La IA seguirá avanzando de forma inapelable, ajena a opiniones desinformadas, libre de sesgos humanos narcisistas. La teoría de la información fue creada en los años treinta del siglo pasado, los transistores que usamos en los ordenadores son del año 1946, el entrenamiento de redes neuronales es de los 80, las redes profundas son del siglo XXI. La ciencia está en su infancia. Sí, si es posible replicar la inteligencia humana, lo estamos logrando a una velocidad de vértigo comparada con la evolución de nuestra especie. Tal vez solo somos el eslabón necesario para crear una IA realmente profunda.
_La segunda idea tiene implicación inmediata: la IA ya supera ampliamente a los humanos en muchas de las tareas que realizan. De la misma forma que un ordenador lleva a cabo enormes cálculos de forma vertiginosa y sin error, la IA es capaz de tomar decisiones basadas en entrenamiento profundo, con más acierto que cualquiera de nosotros. Seamos sinceros: los humanos somos imperfectos, menos productivos, más costosos, tenemos demasiado ego. Poco a poco, el número de tareas completadas de forma satisfactoria por la IA crece. Y seguirá creciendo. A día de hoy, chatAI puede redactar resúmenes, puede crear código de programación, puede imitar estilos literarios, puede responder en idiomas diferentes (se lo he preguntado y me dice que habla 42 idiomas, incluyendo el Uigur y el Mongol, pero se excusa porque en algunas lenguas le falta soltura). Es obvio que muchos oficios pasarán a ser realizados por estos nuevos algoritmos. El futuro que se nos viene encima es el de humanos viejos, con poco trabajo y mucho entretenimiento banal para pasar el día.
_La tercera consideración es una pregunta directa: ¿qué ética sigue la IA? Está claro que ChatGPT puede escribir los trabajos del colegio de un adolescente, puede proponer una argumentación judicial, puede redactar una noticia. En todos estos casos, ChatGPT suplanta a una persona sea por una motivación razonable o, por el contrario, perniciosa. ¿Qué nota recibe el estudiante? ¿Qué sesgo tiene la decisión judicial? ¿Es la noticia real o falsa? No existe una forma sencilla de defender a los humanos frente al uso malicioso de la IA. La necesidad de alfabetizar a nuestra sociedad en IA es imperiosa.

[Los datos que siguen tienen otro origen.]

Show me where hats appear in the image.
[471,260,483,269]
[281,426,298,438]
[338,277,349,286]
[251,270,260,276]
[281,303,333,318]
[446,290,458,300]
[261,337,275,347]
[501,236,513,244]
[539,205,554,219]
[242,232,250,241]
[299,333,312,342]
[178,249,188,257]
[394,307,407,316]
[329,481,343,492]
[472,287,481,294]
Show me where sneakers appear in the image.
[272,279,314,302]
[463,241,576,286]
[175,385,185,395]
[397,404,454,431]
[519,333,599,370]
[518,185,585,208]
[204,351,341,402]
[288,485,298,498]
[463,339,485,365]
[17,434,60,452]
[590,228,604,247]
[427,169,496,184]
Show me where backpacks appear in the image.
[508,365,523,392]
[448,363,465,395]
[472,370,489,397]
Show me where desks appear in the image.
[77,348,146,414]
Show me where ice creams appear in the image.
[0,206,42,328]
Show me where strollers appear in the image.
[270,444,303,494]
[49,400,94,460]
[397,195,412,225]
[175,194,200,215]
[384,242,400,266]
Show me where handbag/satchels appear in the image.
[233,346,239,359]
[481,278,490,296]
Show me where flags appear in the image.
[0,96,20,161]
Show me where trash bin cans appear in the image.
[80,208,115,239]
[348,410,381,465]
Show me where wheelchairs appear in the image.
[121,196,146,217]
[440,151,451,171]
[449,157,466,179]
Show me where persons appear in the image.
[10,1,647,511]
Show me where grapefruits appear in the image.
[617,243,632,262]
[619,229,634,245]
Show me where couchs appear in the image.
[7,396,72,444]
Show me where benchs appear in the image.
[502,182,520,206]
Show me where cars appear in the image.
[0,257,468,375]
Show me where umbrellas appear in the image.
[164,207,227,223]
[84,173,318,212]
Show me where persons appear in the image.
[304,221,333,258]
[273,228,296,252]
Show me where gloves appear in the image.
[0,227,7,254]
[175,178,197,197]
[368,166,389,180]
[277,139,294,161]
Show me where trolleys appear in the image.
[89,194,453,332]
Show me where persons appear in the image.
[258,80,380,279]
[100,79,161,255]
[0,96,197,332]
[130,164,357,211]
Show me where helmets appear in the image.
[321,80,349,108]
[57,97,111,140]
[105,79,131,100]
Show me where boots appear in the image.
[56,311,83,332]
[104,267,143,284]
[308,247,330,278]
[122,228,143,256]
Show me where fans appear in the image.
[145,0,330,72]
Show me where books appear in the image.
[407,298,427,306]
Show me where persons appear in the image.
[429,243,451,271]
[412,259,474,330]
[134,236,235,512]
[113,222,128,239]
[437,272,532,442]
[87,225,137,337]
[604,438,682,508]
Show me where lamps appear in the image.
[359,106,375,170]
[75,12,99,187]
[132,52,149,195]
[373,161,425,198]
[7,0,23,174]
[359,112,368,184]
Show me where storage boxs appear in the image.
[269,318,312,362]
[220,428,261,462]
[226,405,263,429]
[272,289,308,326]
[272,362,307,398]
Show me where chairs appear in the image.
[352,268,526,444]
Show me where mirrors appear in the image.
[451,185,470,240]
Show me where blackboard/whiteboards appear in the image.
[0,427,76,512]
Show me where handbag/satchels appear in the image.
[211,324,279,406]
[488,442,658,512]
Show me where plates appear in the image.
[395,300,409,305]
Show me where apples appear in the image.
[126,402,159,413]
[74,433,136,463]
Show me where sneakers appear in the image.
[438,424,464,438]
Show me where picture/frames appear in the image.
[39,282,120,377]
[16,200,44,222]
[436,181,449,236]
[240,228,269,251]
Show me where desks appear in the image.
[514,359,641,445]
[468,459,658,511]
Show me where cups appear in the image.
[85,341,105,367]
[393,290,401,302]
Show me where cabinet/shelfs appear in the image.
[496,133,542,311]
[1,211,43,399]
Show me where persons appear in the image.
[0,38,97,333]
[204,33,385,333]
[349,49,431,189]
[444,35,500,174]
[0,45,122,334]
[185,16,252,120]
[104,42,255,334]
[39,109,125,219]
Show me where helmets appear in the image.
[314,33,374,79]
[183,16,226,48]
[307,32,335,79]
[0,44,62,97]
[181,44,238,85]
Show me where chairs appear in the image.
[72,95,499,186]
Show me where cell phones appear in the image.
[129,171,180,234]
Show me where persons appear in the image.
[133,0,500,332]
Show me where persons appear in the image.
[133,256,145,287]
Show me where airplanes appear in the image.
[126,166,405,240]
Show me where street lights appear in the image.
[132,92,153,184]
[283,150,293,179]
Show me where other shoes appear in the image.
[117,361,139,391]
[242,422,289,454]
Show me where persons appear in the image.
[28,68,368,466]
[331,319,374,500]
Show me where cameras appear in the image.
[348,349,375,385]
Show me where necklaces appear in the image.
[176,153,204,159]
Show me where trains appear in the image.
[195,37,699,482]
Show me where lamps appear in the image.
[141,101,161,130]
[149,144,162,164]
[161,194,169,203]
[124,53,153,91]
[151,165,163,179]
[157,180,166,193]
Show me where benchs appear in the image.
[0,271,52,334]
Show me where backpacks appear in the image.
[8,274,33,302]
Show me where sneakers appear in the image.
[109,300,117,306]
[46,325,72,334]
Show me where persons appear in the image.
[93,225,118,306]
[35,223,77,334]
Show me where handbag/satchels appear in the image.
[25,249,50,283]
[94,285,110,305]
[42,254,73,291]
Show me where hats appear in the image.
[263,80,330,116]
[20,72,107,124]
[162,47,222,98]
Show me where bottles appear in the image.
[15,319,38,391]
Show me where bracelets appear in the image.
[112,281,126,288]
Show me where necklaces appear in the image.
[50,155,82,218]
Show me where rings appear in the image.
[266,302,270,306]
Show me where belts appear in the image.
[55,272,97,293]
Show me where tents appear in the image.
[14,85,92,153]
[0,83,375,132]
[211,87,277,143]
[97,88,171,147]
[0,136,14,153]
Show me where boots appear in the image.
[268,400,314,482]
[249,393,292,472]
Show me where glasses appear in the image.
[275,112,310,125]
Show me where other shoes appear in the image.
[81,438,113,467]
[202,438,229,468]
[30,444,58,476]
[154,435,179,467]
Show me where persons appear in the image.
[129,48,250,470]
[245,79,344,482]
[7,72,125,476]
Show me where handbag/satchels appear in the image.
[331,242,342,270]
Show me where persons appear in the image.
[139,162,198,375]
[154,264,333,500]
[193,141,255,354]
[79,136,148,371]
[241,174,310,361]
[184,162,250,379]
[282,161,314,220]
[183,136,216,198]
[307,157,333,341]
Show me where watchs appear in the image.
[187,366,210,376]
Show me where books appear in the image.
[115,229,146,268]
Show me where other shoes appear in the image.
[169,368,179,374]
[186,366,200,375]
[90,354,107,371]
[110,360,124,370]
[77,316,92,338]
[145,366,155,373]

Legislar la IA no es sencillo. Un problema inmediato es hallar el límite correcto entre el desarrollo de la IA y su impacto sobre los humanos. Si se prohibe todo, aquellos países menos garantistas en libertades individuales podrán hacer uso ilimitado de la IA y liderar la economía futura. Por el contrario, si se permite todo, tendremos una sociedad deshumanizada e inhabitable. Aquí subyace el problema de la cabal armonización de legislaciones en IA entre países, un sueño muy difícil de realizar. El equilibrio que la UE busca desde hace años consiste en dar vía libre a la investigación y desarrollo de los principios de la IA avanzada y, a la vez, monitorizar severamente las aplicaciones en casos críticos, aquellos que pueden afectar muy negativamente a muchas personas.
El coralario de las argumentaciones anteriores es que la cuestión a debatir no es si la IA será más o menos potente, si nos superará ahora o en unos años. Lo está haciendo, lo hará de forma brutal. La verdadera pregunta es si seremos capaces de legislar correctamente el uso ético de la IA avanzada.
No se trata de una propuesta retórica, sino de llamar a las instituciones pertinentes a evitar la dejación de sus funciones.
José Ignacio Latorre es Director del Centre for Qauntum Technologies, en Singapur, y Chief Researcher del Technology Innovation Institute, en Abu Dhabi. También es el autor del libro Ética para máquinas (Ariel) y de la obra de teatro Eliza, que tratan la relación entre humanos en la era de la inteligencia artificial.